With traditional development, requirements flow to design, to code (perhaps via a model), and to tests. With agile development, requirements are built up iteratively in layers from the inside out, each with its own loop of requirements, design, code, and test. With either methodology, ensuring that security requirements are an integral part of the development process will lead to a far more satisfactory outcome than merely looking for vulnerabilities at the end.

2. Ensure bidirectional traceability

Most functional safety standards require evidence of bidirectional traceability confirmation of complete and thorough coverage between development phases between all stages of development from requirements through design, code, and test. With such transparency, the impact of any changes to requirements or of failed test cases can be assessed with impact analysis and then addressed.

Artifacts can be automatically re-generated to present evidence of continued compliance to the appropriate standard. Where security is paramount, bidirectional traceability also ensures that there is no redundant code, or unspecified functionality and that includes backdoor methods. These advantages underline the value of systematic development to increase the ability to build secure systems.

3. Choose a secure language subset

When developing with C or C++, about 80% of software defects can be attributed to the incorrect usage of 20% of the language constructs. Language subsets improve both safety and security by preventing or flagging the use of unsecure constructs. Two popular coding standards, MISRA C and Carnegie Mellon Software Engineering Institute (SEI) CERT C, help developers produce secure code.

Applying either MISRA C or CERT C will result in more secure code than if neither were applied. However, manually enforcing these guidelines comes at the price of time, effort, money, and ironically quality, as the manual process is complex and error-prone. To reduce costs and improve productivity, development organisations need to automate support for compliance.

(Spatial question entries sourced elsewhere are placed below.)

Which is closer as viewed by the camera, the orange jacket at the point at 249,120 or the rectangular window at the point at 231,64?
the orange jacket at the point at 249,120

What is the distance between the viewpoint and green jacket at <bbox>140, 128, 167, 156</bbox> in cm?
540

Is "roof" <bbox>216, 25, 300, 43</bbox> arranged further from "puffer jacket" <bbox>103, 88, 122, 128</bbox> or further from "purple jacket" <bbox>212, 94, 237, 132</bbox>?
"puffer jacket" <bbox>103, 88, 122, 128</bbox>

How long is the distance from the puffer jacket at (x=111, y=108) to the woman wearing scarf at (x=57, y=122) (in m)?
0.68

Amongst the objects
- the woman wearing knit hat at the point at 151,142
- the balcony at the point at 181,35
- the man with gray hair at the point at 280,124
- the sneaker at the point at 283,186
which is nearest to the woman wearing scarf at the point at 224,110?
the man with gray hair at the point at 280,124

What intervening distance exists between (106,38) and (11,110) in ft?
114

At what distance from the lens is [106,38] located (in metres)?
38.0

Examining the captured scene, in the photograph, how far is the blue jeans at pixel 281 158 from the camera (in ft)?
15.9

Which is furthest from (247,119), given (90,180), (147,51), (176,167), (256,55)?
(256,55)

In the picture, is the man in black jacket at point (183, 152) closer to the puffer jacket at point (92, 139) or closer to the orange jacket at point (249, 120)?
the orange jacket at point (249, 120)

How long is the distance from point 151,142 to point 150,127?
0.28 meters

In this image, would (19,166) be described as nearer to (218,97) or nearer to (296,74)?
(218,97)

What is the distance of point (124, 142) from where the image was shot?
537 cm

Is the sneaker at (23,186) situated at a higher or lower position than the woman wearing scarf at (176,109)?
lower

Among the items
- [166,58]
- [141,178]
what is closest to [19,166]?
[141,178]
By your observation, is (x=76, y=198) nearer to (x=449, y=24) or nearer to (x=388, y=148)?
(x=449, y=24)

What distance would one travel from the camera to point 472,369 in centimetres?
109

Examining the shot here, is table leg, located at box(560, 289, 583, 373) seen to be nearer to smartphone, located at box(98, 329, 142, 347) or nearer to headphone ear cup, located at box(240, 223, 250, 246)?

4. Use a security-focused process standard

Security standards provide another piece of the secure development solution, although security standards aren’t as well developed and time tested as functional safety standards, which have had decades of use. This will change, however, as industry-specific security standards are developed.

The auto industry, for example, is currently developing ISO/SAE 21434 “Road vehicles Cybersecurity engineering” to mitigate the problem of connected vehicles as targets for cyber-attacks. The promise of a substantial document with more detail than the high-level guiding principles of SAE J3061 “Cybersecurity Guidebook for Cyber-Physical Vehicle Systems,” makes ISO/SAE 21434 widely anticipated.

5. Automate as much as possible

At each stage of the software development process, automation reduces vulnerabilities in embedded systems and saves huge amounts of time and cost. Developers can plug into requirements tools (e.g., IBM Rational DOORS), import simulation and modelling constructs, and test these against the code to see at a glance how and if the requirements are fulfilled, what’s missing, and where is dead code that doesn’t fulfill a requirement.

A static analysis engine can check compliance to coding standards and functional safety and security standards. With automation and secure design, reactive tests such as penetration testing have a place, but their role is to confirm that the code is secure not to find out where it isn’t.

6. Select a secure software foundation

Secure embedded software must run on a secure platform, so if an application is attacked, it’s running in its own silo, isolated from other software components (“domain separation”). Automated software test and verification tools integrate into common development environments from requirements specification through design and modelling through coding and documentation. This ensures that developers can build secure systems in a familiar environment and with the tools already specified for their system.

Following these six processes provides a cohesive approach to developing embedded software for the IoT that is safe, secure and reliable.

The author is Mark Pitchford of LDRA.